## EXTRACT PROVIDED

▼

Party C shall provide Party B with financial reports for 2007 and 2008 issued by local certified public accountants.
 
  B.
Party A agrees to provide Party B with a quarterly financial report (annual financial report for the fourth quarter) issued by local certified public accountant on a quarterly basis,

Article 3—Term and Conditions
Party B shall bring Party C public within eight months of the successful completion of US audit on condition of Party C’s fulfillment of the following:
 
1)  
Successful quarterly financial audits for 2007 and 2008 in accordance with the US GAAS (Generally Accepted Auditing Standard) and GAAP (Generally Accepted Accounting Principles) prior to Party C’s successful listing,
A.  
Party C has not lost greater than 20% of its assets for the amount stated in December 2007’s financial statement,
B.  
Party C is free from material law suits or scandals, etc., which are detrimental to the intangible assets of Party C.
C.  
Party C will finish its Business Plan within 60 days after the signing of the contract.

▲

## REQUIRED TASK 1
Return the part of the contract excerpt starting with "Party C has" and going on through "of Party C.".
## REQUIRED TASK 2
According to the contract excerpt, how many days after the contract is signed does Party C have to finish its Business Plan?
Answer from the contract excerpt alone.

## INFORMATION GIVEN
▼

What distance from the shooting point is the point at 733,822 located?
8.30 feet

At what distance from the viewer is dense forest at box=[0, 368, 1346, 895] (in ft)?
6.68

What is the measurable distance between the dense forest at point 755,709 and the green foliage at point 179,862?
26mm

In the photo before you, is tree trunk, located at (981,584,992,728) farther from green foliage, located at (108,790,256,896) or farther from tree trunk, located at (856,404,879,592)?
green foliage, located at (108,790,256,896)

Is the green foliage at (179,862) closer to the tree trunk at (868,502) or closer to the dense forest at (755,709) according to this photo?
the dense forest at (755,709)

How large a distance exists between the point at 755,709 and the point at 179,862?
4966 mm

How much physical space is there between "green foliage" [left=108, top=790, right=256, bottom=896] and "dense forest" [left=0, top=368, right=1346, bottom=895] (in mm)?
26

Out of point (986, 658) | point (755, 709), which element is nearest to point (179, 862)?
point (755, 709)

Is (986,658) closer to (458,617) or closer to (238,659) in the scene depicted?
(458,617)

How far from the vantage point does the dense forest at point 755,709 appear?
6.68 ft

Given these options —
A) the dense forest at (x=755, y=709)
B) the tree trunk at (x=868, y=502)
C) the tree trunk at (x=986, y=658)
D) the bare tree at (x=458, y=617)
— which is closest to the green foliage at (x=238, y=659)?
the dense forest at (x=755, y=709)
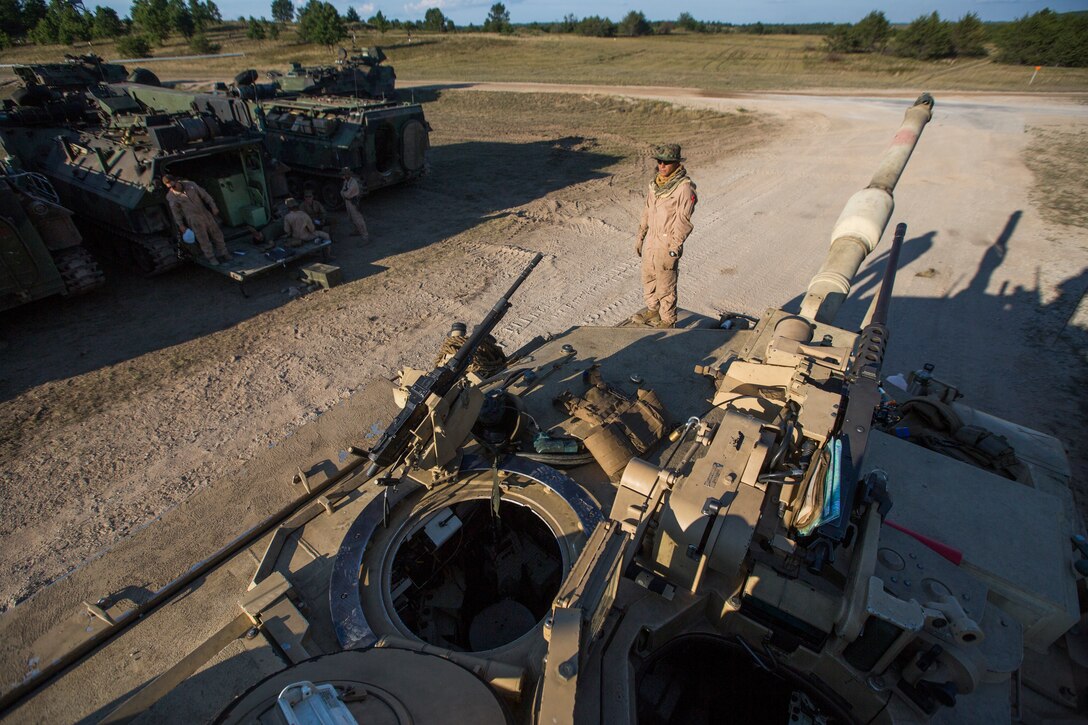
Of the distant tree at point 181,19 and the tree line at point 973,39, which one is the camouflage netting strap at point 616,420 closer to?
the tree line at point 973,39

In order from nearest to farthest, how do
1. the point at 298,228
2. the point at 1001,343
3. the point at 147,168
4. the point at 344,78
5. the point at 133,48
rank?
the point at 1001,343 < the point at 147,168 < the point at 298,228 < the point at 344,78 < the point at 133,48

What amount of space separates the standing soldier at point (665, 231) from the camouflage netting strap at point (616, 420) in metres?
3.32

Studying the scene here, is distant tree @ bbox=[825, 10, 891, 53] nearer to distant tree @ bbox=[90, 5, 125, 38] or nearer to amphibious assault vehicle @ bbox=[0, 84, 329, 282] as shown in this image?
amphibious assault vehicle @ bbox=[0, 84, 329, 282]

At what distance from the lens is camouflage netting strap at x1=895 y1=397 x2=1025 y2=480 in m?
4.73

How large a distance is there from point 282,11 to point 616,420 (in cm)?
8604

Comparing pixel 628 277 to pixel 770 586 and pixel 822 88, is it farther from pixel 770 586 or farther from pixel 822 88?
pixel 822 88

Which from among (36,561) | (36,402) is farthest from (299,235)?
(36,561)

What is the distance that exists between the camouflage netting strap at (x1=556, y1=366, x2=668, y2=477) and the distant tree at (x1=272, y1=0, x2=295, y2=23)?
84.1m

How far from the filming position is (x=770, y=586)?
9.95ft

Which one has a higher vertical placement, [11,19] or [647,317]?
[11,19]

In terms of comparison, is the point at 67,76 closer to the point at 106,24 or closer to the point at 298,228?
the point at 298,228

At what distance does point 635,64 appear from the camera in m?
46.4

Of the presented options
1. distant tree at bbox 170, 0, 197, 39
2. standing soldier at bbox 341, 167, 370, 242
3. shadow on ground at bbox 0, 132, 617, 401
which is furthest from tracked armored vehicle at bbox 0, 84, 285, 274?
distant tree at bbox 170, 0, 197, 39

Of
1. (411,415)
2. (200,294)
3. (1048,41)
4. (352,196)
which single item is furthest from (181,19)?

▲
▼

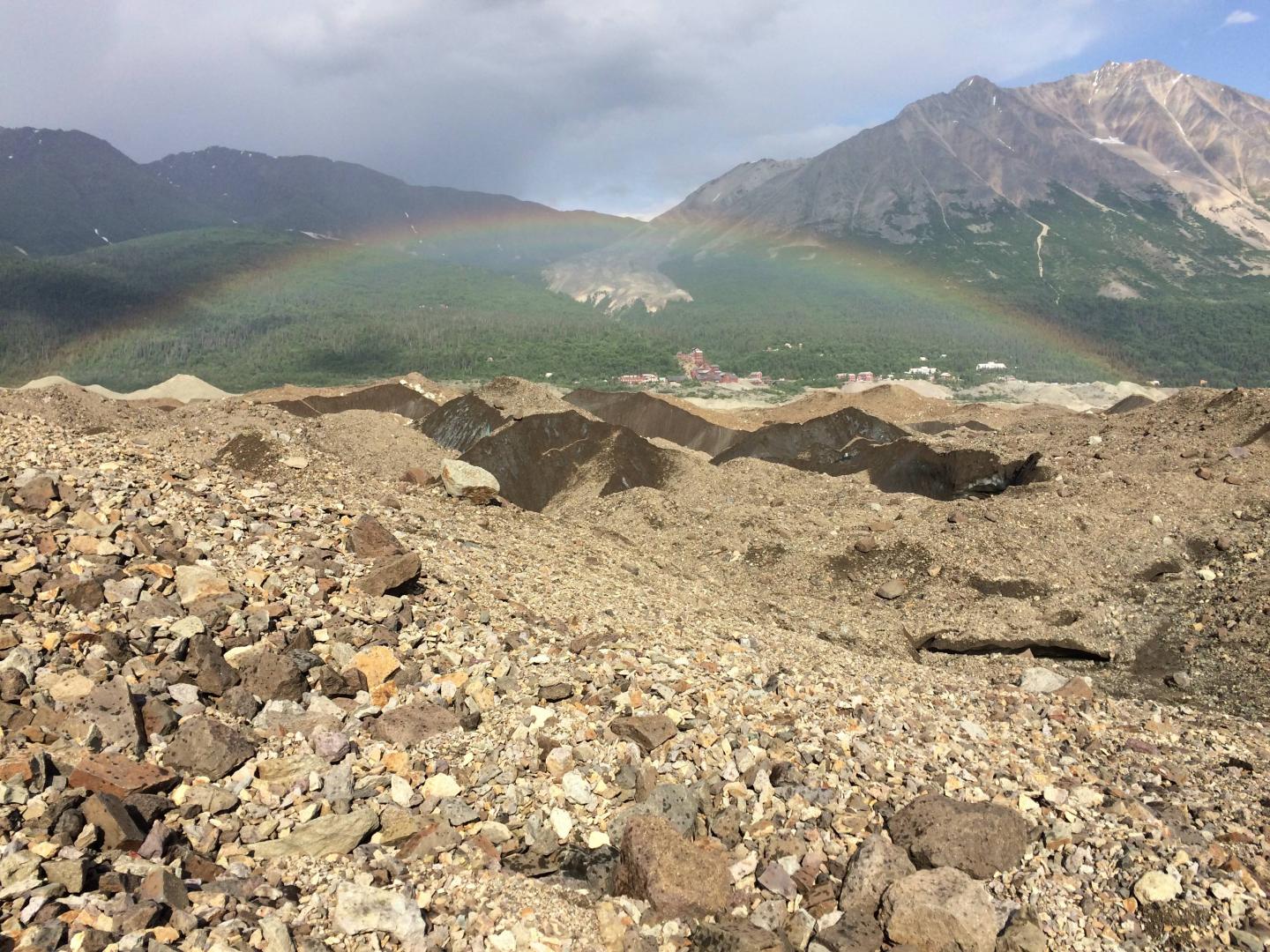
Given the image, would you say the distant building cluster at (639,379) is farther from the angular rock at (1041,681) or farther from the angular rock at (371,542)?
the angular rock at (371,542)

▲

## EXERCISE RESULT 1
Party C has not lost greater than 20% of its assets for the amount stated in December 2007’s financial statement,
B.  
Party C is free from material law suits or scandals, etc., which are detrimental to the intangible assets of Party C.

## EXERCISE RESULT 2
60 days